I expect coking coal and steel prices to crash next.
In news, the charge of the iron ore losers is turning into a stampede. Courtesy of an always willing AFR:
“I wouldn’t get caught up in the huge fluctuations,” Fidelity portfolio manager Paul Taylor says. “The long-term assumptions are more important and we’ve got the biggest low-cost producers in the world.
…Both BHP and Rio also offer good exposure to several base metals still soaring amid the push towards electrification.
In fact, SG Hiscock’s Australian equities fund has ditched its position in Rio and switched to BHP because of its exposure to commodities such as copper, potash and nickel.
…Macquarie is bullish on all local iron ore producers it covers, with “outperform” ratings on BHP, Rio, Fortescue, Mineral Resources, Champion Iron, Deterra Royalties and Mount Gibson Iron…“If Chinese housing new starts rebound in 2022 and the power shortages ease in China, the demand uptick could drive a rebound in iron ore prices, particularly given ongoing global supply hurdles.”
In a note to clients on Wednesday, Citi upgraded its rating on Champion Iron to “buy” from “neutral”, saying the pressure from the iron ore price fall had created a strong value opportunity.
“China lead indicators are stabilising and have turned up off recent lows,” McTaggart says. “The fact steel prices have stayed high points to apparent consumption being driven more by state-imposed production cuts than weakness in underlying demand.”
Well, whatever leading indicator they are looking at, I suggest they get some new ones. Just read this.

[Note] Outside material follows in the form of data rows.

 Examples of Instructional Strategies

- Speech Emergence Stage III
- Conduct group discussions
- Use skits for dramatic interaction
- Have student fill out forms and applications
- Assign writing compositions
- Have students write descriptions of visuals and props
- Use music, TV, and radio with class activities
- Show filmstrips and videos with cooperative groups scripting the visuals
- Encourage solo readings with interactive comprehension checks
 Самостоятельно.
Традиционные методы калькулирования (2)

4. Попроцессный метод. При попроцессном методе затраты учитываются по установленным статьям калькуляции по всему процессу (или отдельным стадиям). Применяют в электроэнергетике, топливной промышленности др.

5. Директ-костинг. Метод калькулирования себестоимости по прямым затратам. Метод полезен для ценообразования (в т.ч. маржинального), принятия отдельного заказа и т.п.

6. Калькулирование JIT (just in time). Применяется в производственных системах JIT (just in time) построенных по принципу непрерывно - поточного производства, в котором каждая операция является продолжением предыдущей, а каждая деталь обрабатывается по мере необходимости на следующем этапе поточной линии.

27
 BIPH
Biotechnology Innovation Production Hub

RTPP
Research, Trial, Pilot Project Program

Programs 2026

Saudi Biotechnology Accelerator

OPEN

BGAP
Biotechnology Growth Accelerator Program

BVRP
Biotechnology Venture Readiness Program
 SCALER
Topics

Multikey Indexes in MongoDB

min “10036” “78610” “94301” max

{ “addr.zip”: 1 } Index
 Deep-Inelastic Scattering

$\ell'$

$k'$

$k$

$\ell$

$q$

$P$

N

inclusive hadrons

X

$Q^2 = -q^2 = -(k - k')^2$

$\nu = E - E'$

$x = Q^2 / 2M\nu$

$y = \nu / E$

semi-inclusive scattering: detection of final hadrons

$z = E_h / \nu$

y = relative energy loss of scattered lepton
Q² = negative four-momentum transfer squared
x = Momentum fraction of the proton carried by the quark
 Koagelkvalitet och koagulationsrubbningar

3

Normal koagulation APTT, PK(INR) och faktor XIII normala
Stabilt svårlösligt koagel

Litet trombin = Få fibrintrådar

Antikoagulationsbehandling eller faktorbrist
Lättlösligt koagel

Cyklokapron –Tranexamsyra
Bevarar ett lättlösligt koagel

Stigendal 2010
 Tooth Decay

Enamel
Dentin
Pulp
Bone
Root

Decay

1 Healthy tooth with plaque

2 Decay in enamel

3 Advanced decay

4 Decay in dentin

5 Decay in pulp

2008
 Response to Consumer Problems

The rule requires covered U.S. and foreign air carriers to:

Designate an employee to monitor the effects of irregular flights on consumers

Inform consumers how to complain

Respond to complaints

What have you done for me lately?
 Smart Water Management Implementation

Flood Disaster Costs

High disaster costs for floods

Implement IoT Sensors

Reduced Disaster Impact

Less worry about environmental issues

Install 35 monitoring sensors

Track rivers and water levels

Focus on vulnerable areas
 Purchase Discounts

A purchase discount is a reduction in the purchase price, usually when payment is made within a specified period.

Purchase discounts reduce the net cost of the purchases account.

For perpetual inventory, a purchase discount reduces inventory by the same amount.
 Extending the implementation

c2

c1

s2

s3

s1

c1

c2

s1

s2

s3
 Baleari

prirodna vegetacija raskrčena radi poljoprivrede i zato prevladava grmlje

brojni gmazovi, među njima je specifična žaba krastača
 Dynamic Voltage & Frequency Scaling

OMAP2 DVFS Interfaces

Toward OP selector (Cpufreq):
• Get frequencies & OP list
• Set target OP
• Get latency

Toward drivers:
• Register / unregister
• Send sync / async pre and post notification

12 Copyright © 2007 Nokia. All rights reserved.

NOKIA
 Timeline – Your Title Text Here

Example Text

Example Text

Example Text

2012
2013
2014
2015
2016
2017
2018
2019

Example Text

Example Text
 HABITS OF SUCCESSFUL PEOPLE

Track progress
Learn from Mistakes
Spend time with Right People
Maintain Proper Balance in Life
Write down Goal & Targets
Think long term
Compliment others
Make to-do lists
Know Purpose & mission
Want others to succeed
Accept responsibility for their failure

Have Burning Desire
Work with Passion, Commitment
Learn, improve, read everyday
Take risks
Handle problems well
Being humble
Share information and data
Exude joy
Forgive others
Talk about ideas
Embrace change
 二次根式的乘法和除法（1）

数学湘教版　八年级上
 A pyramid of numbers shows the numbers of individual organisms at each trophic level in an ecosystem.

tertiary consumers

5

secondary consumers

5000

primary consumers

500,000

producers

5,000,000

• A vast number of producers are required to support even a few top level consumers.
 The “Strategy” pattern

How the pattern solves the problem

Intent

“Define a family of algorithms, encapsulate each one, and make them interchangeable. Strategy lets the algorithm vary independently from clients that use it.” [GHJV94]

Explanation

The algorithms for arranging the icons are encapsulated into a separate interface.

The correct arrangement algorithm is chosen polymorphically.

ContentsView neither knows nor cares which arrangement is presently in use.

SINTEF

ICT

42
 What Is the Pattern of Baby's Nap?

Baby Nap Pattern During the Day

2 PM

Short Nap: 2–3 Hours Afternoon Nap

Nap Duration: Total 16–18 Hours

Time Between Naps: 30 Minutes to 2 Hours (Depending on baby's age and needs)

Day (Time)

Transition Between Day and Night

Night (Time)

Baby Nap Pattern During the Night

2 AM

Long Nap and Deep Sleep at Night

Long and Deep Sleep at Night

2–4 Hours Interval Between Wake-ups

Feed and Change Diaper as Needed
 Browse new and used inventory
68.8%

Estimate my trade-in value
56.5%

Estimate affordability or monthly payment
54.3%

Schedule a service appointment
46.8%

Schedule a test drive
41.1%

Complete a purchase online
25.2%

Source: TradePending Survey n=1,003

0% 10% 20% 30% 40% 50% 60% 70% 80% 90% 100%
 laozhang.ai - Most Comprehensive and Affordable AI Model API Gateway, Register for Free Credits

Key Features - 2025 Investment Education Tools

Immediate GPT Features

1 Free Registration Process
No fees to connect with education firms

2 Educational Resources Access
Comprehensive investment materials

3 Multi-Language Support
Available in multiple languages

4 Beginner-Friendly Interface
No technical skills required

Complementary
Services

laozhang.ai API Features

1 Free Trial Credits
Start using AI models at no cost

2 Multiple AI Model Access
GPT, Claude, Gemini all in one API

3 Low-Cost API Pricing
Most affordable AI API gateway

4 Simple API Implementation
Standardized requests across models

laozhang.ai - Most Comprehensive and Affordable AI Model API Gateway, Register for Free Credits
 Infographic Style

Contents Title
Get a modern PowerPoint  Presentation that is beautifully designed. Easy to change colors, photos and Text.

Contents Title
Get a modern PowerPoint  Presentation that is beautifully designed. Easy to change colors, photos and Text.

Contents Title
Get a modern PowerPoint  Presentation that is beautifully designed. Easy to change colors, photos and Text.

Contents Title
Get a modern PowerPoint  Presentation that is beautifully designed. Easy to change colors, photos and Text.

There is no global difficulty in lifting iron ore supply. Cripes. Vale is coming back and the Pilbara will keep grinding higher. There’s a glut problem.
As for cost curves, that Pilbara producers are cheap means the price has to fall a lot further amid the glut. Only shaking out supply will stabilise prices. That won’t happen in any volume above is $60.
It will change if China stimulates. But, at this stage, there is little indication that it will be enough as the structural campaign to break property developers unfolds.
On other metals, who cares. They’re not big enough to matter to earnings, are also at bubble highs, and are still heavily exposed to Chinese property. Copper upside from electrification is small.
Finally, miners are still far too cheap on NTM P/Es to buy. Yes, too cheap:
Commodity down cycles bottom out when miners are expensive as the market starts to extrapolate unsustainably low prices.
We are at the polar opposite right now.